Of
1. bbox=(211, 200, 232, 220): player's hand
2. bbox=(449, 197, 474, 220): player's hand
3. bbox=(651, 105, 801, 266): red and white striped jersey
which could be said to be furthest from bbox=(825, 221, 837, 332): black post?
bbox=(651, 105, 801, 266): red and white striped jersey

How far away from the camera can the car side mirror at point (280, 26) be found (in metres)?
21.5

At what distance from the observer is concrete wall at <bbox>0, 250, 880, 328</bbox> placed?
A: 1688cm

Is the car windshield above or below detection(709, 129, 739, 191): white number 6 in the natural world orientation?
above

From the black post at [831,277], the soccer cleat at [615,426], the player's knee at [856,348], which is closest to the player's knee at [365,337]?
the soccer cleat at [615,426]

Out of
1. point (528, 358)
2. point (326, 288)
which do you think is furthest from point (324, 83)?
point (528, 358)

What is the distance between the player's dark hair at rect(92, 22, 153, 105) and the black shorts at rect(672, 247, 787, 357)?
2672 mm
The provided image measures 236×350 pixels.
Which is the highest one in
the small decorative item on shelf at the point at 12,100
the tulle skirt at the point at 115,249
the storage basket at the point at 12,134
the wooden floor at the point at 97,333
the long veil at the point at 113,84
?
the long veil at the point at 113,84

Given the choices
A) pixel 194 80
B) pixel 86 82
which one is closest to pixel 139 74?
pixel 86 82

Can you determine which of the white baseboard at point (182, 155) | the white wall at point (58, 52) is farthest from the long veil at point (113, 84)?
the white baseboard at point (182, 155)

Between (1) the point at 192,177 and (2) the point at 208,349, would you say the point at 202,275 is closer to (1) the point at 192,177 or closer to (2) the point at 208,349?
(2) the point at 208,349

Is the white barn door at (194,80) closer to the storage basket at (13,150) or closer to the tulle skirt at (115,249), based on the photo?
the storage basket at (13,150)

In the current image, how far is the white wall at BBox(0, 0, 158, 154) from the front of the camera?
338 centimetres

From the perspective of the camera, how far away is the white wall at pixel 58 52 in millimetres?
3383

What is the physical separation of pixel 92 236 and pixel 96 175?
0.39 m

+ + + +

**To be done**
Please rewrite the entries from the line containing "Can you determine" up to and including the last line of the entries as a JSON list of strings, one string per line, leaving out blank lines.

**Exercise result**
[
  "Can you determine which of the white baseboard at point (182, 155) | the white wall at point (58, 52) is farthest from the long veil at point (113, 84)?",
  "the white baseboard at point (182, 155)",
  "Between (1) the point at 192,177 and (2) the point at 208,349, would you say the point at 202,275 is closer to (1) the point at 192,177 or closer to (2) the point at 208,349?",
  "(2) the point at 208,349",
  "Is the white barn door at (194,80) closer to the storage basket at (13,150) or closer to the tulle skirt at (115,249), based on the photo?",
  "the storage basket at (13,150)",
  "In the current image, how far is the white wall at BBox(0, 0, 158, 154) from the front of the camera?",
  "338 centimetres",
  "From the perspective of the camera, how far away is the white wall at pixel 58 52 in millimetres?",
  "3383",
  "What is the physical separation of pixel 92 236 and pixel 96 175?",
  "0.39 m"
]